## AIM
Please find every line in the items below that contains the word "white" and copy each of those lines. Case matters.
BEGIN DATA EXCERPTS
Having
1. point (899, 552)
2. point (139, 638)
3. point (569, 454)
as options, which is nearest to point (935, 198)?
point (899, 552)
END DATA EXCERPTS
BEGIN DATA EXCERPTS
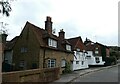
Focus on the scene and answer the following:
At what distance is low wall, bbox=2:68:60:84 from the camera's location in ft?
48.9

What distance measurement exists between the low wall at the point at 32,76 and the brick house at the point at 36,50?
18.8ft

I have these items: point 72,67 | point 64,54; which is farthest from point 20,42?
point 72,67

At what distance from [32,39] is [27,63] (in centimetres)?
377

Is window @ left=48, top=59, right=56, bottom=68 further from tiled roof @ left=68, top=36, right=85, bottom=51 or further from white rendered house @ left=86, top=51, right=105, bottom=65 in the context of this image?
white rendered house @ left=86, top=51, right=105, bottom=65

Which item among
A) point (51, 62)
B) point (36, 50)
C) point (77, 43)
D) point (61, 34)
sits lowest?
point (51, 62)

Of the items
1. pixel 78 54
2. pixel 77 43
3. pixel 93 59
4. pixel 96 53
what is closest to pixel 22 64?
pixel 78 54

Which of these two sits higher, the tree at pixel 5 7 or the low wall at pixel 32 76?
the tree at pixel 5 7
END DATA EXCERPTS
## SOLUTION FOR THIS TASK
Is window @ left=48, top=59, right=56, bottom=68 further from tiled roof @ left=68, top=36, right=85, bottom=51 or further from white rendered house @ left=86, top=51, right=105, bottom=65 in the context of this image?
white rendered house @ left=86, top=51, right=105, bottom=65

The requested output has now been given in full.